The consumer investors Modern Retail spoke with — many of whom focus on early stage or pre-launch companies — said that what they look for in an investment hasn’t changed during the pandemic. But there are some categories that they’ve become more interested in because they are betting that they are experiencing more than just a temporary ‘covid bump’ — that these categories will continue to see astronomical growth after the pandemic is over.
“Even prior to the pandemic, we’ve opened up our landscape beyond brands, and focused on e-commerce infrastructure and telehealth and online education,” said Logan Langberg, principal at Imaginary Ventures. “The last six months have just reaffirmed that those are great routes.”
Health and wellness is another area of interest, as investors are betting that the coronavirus pandemic has convinced consumers to take a more preventative approach to their health. Charlie O’Donnell, founder of Brooklyn Bridge Ventures, said that one of the few investments he’s made in the last few months is in Base, an at-home lab testing and app startup, geared towards customers who want help developing a plan to reach a health goal like get more sleep or reduce stress.
Some startups that have seen a huge drop in revenue, like Away and Rent the Runway, have been forced to raise new rounds during the pandemic. But, Andrea Hippeau, principal at seed and early-stage venture fund Lerer Hippeau, said that many of her firm’s later stage portfolio companies are waiting to raise money. At the beginning of the pandemic they either took drastic measures, or they raised some money from existing investors, to ensure they would have enough money to operate should they be a severe recession. “For a lot of our later stage consumer companies, I think the first quarter is going to be the really big fundraising [period] for them,” said Hippeau.

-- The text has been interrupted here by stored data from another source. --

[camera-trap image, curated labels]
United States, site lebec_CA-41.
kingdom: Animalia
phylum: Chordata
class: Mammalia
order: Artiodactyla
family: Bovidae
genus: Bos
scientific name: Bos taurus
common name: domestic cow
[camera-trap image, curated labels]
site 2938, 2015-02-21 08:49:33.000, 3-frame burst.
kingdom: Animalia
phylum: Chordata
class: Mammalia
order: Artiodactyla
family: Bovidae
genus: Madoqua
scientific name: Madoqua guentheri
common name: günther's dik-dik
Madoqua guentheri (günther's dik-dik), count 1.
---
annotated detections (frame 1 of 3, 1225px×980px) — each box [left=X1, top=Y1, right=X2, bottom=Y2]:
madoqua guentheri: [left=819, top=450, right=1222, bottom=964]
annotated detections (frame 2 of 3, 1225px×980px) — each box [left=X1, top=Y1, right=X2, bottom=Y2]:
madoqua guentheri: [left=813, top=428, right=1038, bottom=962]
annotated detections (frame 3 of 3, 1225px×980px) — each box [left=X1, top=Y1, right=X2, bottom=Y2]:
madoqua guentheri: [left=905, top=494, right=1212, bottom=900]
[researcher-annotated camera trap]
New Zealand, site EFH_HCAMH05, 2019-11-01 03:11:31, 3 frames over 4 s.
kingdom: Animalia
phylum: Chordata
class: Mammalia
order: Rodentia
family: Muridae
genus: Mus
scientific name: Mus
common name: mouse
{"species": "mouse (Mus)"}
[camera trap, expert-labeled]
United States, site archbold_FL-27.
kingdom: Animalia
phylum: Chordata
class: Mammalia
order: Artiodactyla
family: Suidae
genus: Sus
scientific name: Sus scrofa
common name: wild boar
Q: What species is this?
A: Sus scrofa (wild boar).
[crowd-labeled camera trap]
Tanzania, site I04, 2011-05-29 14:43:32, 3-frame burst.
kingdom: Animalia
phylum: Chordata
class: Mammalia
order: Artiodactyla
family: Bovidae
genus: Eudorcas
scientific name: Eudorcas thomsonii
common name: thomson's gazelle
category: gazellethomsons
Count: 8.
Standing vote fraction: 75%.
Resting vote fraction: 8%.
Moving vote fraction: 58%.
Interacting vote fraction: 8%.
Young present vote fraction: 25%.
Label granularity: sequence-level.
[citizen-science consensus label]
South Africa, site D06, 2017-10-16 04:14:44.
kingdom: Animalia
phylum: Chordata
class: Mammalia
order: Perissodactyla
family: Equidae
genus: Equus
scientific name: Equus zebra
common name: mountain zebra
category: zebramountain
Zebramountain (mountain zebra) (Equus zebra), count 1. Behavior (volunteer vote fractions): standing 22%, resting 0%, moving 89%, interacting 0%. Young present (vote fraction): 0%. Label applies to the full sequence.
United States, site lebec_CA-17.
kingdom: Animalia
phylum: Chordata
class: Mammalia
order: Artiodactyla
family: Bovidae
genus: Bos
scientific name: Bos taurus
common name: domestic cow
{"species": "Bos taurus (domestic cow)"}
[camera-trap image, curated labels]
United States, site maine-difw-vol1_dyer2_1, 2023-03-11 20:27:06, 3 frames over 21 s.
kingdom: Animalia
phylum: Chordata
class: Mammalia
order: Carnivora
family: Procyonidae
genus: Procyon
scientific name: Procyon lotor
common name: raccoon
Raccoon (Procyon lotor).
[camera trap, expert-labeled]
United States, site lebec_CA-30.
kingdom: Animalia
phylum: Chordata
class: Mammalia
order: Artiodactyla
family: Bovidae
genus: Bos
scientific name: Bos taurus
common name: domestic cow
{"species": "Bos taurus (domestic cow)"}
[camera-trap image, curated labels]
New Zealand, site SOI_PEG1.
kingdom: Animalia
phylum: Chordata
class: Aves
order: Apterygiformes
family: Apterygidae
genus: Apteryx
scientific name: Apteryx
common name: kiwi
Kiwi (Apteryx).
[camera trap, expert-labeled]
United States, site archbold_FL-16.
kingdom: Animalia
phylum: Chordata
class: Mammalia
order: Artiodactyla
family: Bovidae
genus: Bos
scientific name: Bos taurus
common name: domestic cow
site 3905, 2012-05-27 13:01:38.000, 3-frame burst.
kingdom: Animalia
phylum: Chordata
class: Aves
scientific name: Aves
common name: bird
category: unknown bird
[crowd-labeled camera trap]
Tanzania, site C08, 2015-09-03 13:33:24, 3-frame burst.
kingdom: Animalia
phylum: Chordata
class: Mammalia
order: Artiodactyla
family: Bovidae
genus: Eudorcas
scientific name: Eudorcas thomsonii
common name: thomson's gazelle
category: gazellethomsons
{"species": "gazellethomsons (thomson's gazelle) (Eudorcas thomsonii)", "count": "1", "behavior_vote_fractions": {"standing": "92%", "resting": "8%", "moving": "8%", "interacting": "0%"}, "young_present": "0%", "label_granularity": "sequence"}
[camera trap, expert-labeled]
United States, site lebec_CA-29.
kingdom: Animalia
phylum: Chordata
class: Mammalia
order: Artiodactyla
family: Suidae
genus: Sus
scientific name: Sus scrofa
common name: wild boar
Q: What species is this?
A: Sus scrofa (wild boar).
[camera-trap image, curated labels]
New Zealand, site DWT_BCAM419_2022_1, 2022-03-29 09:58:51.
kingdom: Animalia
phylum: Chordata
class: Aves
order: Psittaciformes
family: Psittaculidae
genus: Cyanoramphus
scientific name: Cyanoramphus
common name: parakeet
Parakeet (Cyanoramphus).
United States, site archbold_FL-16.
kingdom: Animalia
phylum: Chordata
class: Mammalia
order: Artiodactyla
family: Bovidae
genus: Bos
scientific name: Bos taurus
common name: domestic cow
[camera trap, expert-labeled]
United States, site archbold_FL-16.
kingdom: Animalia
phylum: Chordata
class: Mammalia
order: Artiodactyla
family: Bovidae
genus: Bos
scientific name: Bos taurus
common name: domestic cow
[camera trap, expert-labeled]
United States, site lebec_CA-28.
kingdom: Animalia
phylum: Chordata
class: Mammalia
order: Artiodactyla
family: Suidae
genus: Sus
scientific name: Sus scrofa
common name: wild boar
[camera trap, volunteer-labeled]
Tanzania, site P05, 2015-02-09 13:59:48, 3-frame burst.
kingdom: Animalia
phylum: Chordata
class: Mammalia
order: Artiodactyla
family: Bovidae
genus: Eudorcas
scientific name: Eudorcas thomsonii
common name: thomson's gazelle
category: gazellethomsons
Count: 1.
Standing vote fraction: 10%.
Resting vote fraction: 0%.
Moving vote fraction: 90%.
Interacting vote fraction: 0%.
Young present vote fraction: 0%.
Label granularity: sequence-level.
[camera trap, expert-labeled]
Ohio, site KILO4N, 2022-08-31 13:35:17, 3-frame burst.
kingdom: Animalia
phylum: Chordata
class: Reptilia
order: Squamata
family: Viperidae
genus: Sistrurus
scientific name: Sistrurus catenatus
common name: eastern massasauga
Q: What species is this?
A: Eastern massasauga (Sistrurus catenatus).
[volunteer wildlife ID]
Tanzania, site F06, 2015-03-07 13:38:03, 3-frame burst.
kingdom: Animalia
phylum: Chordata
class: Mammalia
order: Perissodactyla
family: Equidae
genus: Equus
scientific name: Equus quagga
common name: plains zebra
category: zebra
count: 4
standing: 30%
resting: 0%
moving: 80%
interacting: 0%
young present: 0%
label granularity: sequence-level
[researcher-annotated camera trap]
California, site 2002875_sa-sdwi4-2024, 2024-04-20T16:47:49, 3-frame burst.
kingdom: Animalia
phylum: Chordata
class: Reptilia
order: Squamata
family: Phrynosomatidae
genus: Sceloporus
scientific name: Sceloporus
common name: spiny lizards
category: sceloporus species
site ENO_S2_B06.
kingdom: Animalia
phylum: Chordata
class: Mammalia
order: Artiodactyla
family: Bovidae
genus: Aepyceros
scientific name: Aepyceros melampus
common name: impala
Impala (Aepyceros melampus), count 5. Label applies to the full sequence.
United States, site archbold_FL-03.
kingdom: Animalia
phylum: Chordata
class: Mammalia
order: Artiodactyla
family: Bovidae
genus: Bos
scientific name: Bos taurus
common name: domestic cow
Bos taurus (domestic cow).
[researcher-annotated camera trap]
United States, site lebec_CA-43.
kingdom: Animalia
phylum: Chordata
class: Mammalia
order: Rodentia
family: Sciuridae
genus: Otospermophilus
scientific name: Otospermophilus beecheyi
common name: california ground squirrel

She also added that for many of them, “a lot of their metrics have gotten a lot better, organic acquisition is way up, and paid acquisition has been way down,” which should put them in a better position when they do need to go out and raise a new round. And, they may find more investors are interested in hearing from DTC startups again, if the e-commerce boom continues.
“A lot of investors who were saying they were either moving away from consumer or weren’t going to do consumer are looking at at it again,” said Hippeau.
“Fall of 2019, we had direct-to-consumer only companies that were raising capital at the Series A level, and they were being told like, ‘well we don’t know if the DTC model is viable, longterm,'” Duda said. Now, he said he’s seeing heard of some startups — if they have a plan to go into physical retail within two to three years — being told by other venture capitalists, “why would you do that, it is all direct-to-consumer now.”
“We are seeing a lack of VC contrarianism,” he added.
Consumer investors are still betting more on an omnichannel approach, and say that a brand’s distribution strategy should be determined by what category they are in. “CPG investors that are investing in wholesale food have been handsomely rewarded,” said Langberg, pointing to the huge uptick in grocery sales during stay-at-home orders.
Although investors and startup founders have grown accustomed to Zoom pitches, some say that things won’t be completely back to normal until people are able to start meeting in person again. O’Donnell said that he feels like it’s gotten harder for first-time founders during the pandemic, who don’t have connections to top venture capital firms, to make those introductions.
“Deals will get done — but the bar is a little higher,” O’Donnell said.